▶ [Zu erledigende Aufgaben]
a) Gib den Abschnitt des Textes über eBooks von „Bemängelt wurde auch, dass“ bis „Buch zu diskutieren.“ wörtlich wieder.
b) Woran orientiert sich laut dem Text über eBooks der Preis meist immer noch?
c) Schreib den Text über eBooks im Anschluss an seinen letzten Satz weiter.

── Zu lesender Auszug

Im Laufe der Podiumsdiskussion wurde heiß diskutiert, wie denn das eBook der Zukunft aussehen wird.
Eine Vielzahl der heutigen eBooks tendieren dazu, das „normale“ Buch um enhanced Content, wie ein Interview mit dem Autor, Karten von Orten, wo die Geschichte spielt oder sonstige Features anzureichern. Meist erweckt der enhanced Content jedoch den Eindruck, dass er einzig dazu dient den Preis, der sich meist immer noch am regulären Buchpreis orientiert, zu rechtfertigen.
Bemängelt wurde auch, dass eBooks trotz zusätzlichem Content sogenannte geschlossene Systeme sind. D.h. ich kann nur innerhalb das eBooks agieren und meist nicht auf andere Plattformen, wie Social Media Plattformen, wie Facebook oder Twitter, wechseln, um mit meinen
Freunden das Buch zu diskutieren.

────
── Datensatzeinträge

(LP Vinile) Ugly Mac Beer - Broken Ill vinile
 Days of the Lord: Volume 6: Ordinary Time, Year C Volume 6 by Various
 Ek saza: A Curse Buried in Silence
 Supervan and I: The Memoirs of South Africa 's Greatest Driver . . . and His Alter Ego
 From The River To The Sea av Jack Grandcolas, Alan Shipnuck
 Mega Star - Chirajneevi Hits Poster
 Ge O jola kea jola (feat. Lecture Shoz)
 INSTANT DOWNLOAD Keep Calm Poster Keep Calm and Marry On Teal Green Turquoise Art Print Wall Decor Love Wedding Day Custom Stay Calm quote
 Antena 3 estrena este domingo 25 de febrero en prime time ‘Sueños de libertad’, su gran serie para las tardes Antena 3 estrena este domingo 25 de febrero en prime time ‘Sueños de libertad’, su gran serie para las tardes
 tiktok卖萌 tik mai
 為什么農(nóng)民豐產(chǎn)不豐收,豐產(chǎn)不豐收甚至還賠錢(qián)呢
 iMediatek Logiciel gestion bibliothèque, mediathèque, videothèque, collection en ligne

────

▶ [Antwortliste]
a)
Bemängelt wurde auch, dass eBooks trotz zusätzlichem Content sogenannte geschlossene Systeme sind. D.h. ich kann nur innerhalb das eBooks agieren und meist nicht auf andere Plattformen, wie Social Media Plattformen, wie Facebook oder Twitter, wechseln, um mit meinen
Freunden das Buch zu diskutieren.

b) Am regulären Buchpreis.

c)
Aus diesem Grund hat Jürgen Neffe, den sogenannten Libroid
entwickelt. Die Oberfläche des Libroid ist dreigeteilt und der
Nutzer kann innerhalb dieser drei Ebenen frei navigieren.
In der Mitte wird der Buchtext dargestellt. Dort sind entsprechend
Stellen gehighlighted, wenn dazu zusätzlicher Content vorhanden
ist, wie z.B. Fotos, die mit Erklärungen links dargestellt werden.
Rechts finden sich dann Kommentare von Freunden, Ausschnitte
aus Artikeln aus dem Web, Links zu weiterführenden Infos usw.
Des weiteren kann der Libroid, der auf dem iPad läuft, auf das
Adressbuch des Nutzers zugreifen und der Leser kann während
des Lesens Nachrichten und Kommentare zum Buch direkt an Freunde schicken.
Unten findest ihr ein Video, in dem der Libroid ein wenig erklärt wird.
Ich bin gespannt, ob sich diese Anwendung durchsetzen wird.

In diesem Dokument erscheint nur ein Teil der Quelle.